Hi team, I am working on the shopify tap which Mat...
# singer-tap-development
t
Hi team, I am working on the shopify tap which Matatika team built (THANK YOU SO MUCH !!), I think the customer stream is failing when an empty array is returned in one of the attribute in the json response. Would you happen to know if i am dealing with some python version issue or a big query problem, below is the screeenshot of the data and the error. (1) Screenshot #1 - is the data from the stream (2) Screenshot#2 where i think the customer.json schema is failing. (3) Screenshot #3 is the error i am receiving . Any thoughts on where the issue might be @aaron_phethean @Reuben (Matatika)
d
target-bigquery doesn't allow empty records like that. You have to fill out any empty {} in the schema. I believe some database targets allow it, but not BigQuery. Ideally, the target should handle those fields as JSON. You can overcome this by using
--catalog your-fixed-schema.json
when running meltano elt
t
Thank you, Dan! Can you clarify a sample json for “your-fixed-schema.json” would look like so that i can test run it? sorry i am new to this stuff.
d
heres what a catalog file looks like https://hub.meltano.com/singer/spec/#catalog-files. You would have to add in the schema you have

here

, and fill out the empty {} in tax_exemptions that describes whatever your data looks like
If you don't need tax_exemptions, you can probably just remove it from your catalog and it should work.
a
Great work @dan_ladd - to confirm my understanding, we should make a PR to target-bigquery to fix it for everyone? We currently test daily with a postgres target, and weekly with snowflake target. Adding big query testing has been on our plan for awhile!

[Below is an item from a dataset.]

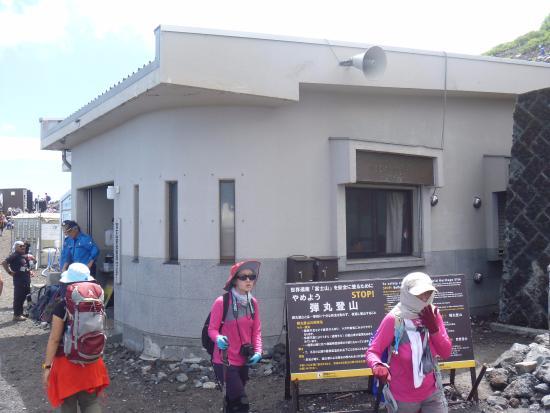 "Fuji National Park, Japan: ""富士山安全指導センター"" (6合目)"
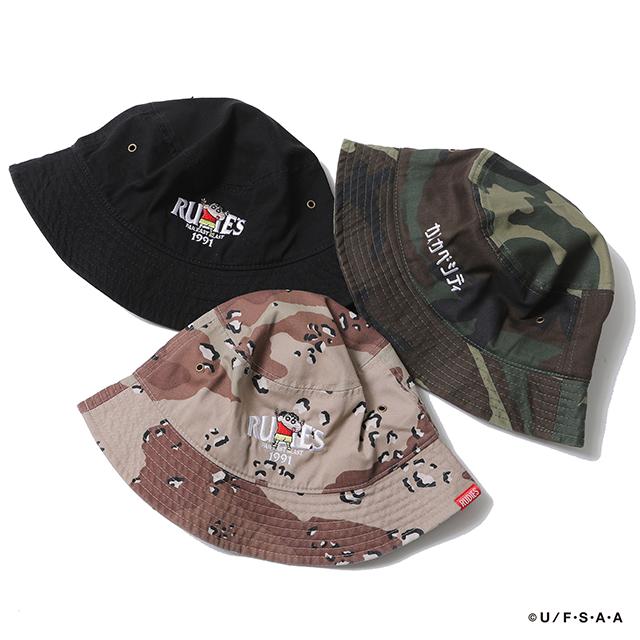 item_hat.JPG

Glad you are getting use from the tap @trinath let me know if need any help. Another item on our plan was to release dbt models to the dbt hub. DM me if you want to chat about that or anything else.
d
Yea, Ideally this would be fixed in the default target-bigquery for support of the JSON type. I haven't had a chance to look into it yet. @alexander_butler has been working on a new sdk based target-bigquery that likely won't run into this issue. Since everything is initially ingested as raw json, which can then be parsed out.
a
Yeah it on the agenda to put it on the hub but as-is it will already handle this case by using a fixed schema where all data is loaded into a JSON column. You can unpack it with dbt during staging. It also can automatically generate the DDL to create a view on top of the ingested data which should unpack it/provide typing for you.
There are 3 denormalized load pathways (unpacking in flight) and 4 fixed schema pathways that leverage every bigquery load method from streaming, to storage write api, to GCS staging bucket -> load job, to batch load job from memory.
t
Thnak you all for the help, really appreciate it. I think i might end up using postgres to land all the data and maybe then load it to bigquery for any analytic workloads. Seems like directly loading into bigquery might not be a production ready approach
a
I think the risk/reward of trying my variant of target-bigquery with tap-shopify to see if it just works might obviate the added complexity of a 2 step pipeline? 🤷 I use it in production across many taps successfully but I have no vested interest at the same time so do what works for you 😃
t
ah i see the approach you are recommending, i will give this a shot. Appreciate the advise.